No verão, ás horas de
calor, quando o sol caía a pino sobre a larga paizagem adormecida e turva, e as
arvores da estrada não davam sombra que aliviasse, aquella tranquillidade com
que o José Cosme ressonava sob o alpendre, braços nús e peito nú, o chapeirão
de palha grossa resguardando-lhe a cara, fazia inveja aos que por ali passavam,
cançados e cheios de poeira, flagellados por aquella estiagem inclemente. Ó tio
José!, gritavam-lhe do caminho. Tio José! Ó regalado! Mas os que entendiam de
lavoura, proprietarios e maioraes, esses deixavam dormir o José Cosme e
ficavam-se a admirar o horto. Ora na verdade!... Bello horto, sim senhores! Por
aquellas redondezas não havia outro que se lhe comparasse, tão esmerada era a
sua cultura, tão esmerada e tão completa, pois que de mais a mais nem palmo de
terra ficara inculto. Nas leiras, dispostas com symetria agradavel, verdejavam
cheios de viço, frescos e medrados, legumes de todas as castas, desde a alface
muito tenra, de folhas verde-claras, toda acaçapada no chão humido das regas,
até ás trepadeiras das vagens que enroscadas ascendiam pela basta rodriga de castanho aparada com todo o esmero,
formando massiços de verdura sombria que os casulos esguios dos feijões
crivavam de alto a baixo. Arvores, apenas as precisas para aformosearem o
horto, sem prejudicarem com a sombra a vegetação franca das hortaliças. Mas
todas as que havia eram mimosas de fructas nas estações competentes, cerejas,
peras, maçãs, pecegos mesmo.
Poucas flôres: uma coisa
que todos notavam com estranheza. Mas desde que lhe morrera a mulher mais a
filha, o José Cosme deixara-se de as cultivar, e nos canteiros assim devolutos
tinha semeado repolhos, que por signal vinham enfezados. Só teve o cuidado de
não deixar morrer os goivos. Uma vez por anno, em fins de Maio, colhia-os todos
de uma vez, e ia leval-os em braçado á sepultura rasa das suas defunctas.

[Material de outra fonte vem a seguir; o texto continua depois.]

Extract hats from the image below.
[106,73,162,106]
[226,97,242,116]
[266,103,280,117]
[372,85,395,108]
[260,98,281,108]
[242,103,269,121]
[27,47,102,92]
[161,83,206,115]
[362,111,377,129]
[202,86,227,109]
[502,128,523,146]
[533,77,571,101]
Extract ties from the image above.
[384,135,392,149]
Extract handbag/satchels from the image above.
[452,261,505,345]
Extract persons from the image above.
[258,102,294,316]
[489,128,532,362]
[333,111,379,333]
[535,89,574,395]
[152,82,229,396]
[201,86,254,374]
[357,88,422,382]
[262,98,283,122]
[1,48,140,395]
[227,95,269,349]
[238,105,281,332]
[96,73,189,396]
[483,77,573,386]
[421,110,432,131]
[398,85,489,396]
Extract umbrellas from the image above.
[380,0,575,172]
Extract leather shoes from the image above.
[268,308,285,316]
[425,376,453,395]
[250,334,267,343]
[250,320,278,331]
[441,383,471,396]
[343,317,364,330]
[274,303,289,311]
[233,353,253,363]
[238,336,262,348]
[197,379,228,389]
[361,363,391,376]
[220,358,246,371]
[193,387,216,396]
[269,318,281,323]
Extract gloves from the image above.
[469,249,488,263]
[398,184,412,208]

Exactamente n’essa tarde tinha elle ido ao cemiterio fazer a fúnebre visita.
Quando se recolheu era já noite. Mal acabou de cear levantou-se bruscamente da
mesa e foi-se para o horto, com uma grande vontade de chorar. Estava nas suas
horas tristes, n’essas horas em que as energias todas da sua alma e até as do
seu corpo vergavam sob o flagello de uma dôr violenta, exacerbada agora pela
saudade dos que lhe tinham morrido... E para maior desgraça fugira-lhe o bem
das lagrimas. De modo que sem esse lenitivo, aquellas medonhas tempestades
custavam o dobro a supportar. Abstracto, n’uma especie de entorpecimento
idiota, percorria sem descanço todas as ruas do horto, cabisbaixo, acabrunhado,
autómato». In Trindade Coelho, Os Meus Amores, Contos e Baladas, Projecto
Gutenberg, ISSO 88589-1, 2006, produção de Carla Ramos e Ricardo Diogo e edição
de Rita Farinha, Os Meus Amores, 2ª edição, Lisboa, Livraria de António
Pereira, 1894.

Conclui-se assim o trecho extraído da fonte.